Write out the data again in full, exactly as it reads.

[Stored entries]
┌──

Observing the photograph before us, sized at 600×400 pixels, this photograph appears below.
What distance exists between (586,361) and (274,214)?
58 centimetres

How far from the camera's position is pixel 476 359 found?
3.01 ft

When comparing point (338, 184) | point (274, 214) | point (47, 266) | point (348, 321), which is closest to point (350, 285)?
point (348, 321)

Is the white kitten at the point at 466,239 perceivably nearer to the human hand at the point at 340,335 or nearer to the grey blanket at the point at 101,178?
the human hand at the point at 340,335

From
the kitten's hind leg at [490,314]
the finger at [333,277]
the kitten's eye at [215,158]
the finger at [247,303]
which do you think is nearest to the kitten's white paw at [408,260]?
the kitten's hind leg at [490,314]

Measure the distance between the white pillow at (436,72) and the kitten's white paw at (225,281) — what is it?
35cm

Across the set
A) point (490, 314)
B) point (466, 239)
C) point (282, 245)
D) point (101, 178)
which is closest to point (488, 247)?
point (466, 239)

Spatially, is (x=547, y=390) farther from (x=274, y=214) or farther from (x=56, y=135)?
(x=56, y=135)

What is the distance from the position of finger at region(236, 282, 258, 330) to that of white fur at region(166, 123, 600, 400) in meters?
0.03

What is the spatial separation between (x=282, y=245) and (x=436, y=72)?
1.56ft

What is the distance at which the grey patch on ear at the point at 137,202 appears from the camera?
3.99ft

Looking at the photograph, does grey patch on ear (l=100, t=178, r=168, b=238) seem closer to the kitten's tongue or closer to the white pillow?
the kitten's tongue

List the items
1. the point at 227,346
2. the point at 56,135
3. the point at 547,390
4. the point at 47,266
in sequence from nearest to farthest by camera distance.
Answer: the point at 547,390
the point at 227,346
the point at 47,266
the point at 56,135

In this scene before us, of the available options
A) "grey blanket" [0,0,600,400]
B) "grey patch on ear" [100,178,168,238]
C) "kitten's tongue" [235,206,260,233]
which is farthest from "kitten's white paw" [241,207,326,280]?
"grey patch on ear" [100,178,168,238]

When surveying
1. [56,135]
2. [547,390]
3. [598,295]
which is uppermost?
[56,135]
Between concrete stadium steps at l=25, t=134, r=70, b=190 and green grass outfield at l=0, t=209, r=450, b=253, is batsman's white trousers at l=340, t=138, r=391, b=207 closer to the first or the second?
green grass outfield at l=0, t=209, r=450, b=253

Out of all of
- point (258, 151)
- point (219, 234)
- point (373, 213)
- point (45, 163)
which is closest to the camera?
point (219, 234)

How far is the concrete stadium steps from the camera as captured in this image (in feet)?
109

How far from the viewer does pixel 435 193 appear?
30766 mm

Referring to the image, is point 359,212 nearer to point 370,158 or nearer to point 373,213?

└──

ANSWER TO THIS EXERCISE>
Observing the photograph before us, sized at 600×400 pixels, this photograph appears below.
What distance exists between (586,361) and (274,214)?
58 centimetres

How far from the camera's position is pixel 476 359 found?
3.01 ft

When comparing point (338, 184) | point (274, 214) | point (47, 266) | point (348, 321), which is closest to point (350, 285)?
point (348, 321)

Is the white kitten at the point at 466,239 perceivably nearer to the human hand at the point at 340,335 or nearer to the grey blanket at the point at 101,178?
the human hand at the point at 340,335

From
the kitten's hind leg at [490,314]
the finger at [333,277]
the kitten's eye at [215,158]
the finger at [247,303]
which do you think is nearest to the kitten's white paw at [408,260]?
the kitten's hind leg at [490,314]

Measure the distance between the white pillow at (436,72) and the kitten's white paw at (225,281) — what is it?
35cm

Across the set
A) point (490, 314)
B) point (466, 239)
C) point (282, 245)
D) point (101, 178)
which is closest to point (488, 247)?
point (466, 239)

Spatially, is (x=547, y=390) farther from (x=274, y=214) or farther from (x=56, y=135)?
(x=56, y=135)

What is the distance from the position of finger at region(236, 282, 258, 330) to that of white fur at region(166, 123, 600, 400) in meters?
0.03

What is the spatial separation between (x=282, y=245) and (x=436, y=72)?
1.56ft

What is the distance at which the grey patch on ear at the point at 137,202 appears from the camera?
3.99ft

Looking at the photograph, does grey patch on ear (l=100, t=178, r=168, b=238) seem closer to the kitten's tongue or closer to the white pillow?
the kitten's tongue

List the items
1. the point at 227,346
2. the point at 56,135
3. the point at 547,390
4. the point at 47,266
in sequence from nearest to farthest by camera distance.
Answer: the point at 547,390
the point at 227,346
the point at 47,266
the point at 56,135

In this scene before us, of the available options
A) "grey blanket" [0,0,600,400]
B) "grey patch on ear" [100,178,168,238]
C) "kitten's tongue" [235,206,260,233]
which is farthest from "kitten's white paw" [241,207,326,280]?
"grey patch on ear" [100,178,168,238]

When surveying
1. [56,135]
2. [547,390]
3. [598,295]
which is uppermost?
[56,135]
Between concrete stadium steps at l=25, t=134, r=70, b=190 and green grass outfield at l=0, t=209, r=450, b=253, is batsman's white trousers at l=340, t=138, r=391, b=207 closer to the first or the second?
green grass outfield at l=0, t=209, r=450, b=253

Out of all of
- point (258, 151)
- point (219, 234)
- point (373, 213)
- point (45, 163)
which is closest to the camera?
point (219, 234)

How far is the concrete stadium steps from the camera as captured in this image (in feet)?
109

How far from the viewer does pixel 435 193 appear?
30766 mm

Referring to the image, is point 359,212 nearer to point 370,158 or nearer to point 373,213?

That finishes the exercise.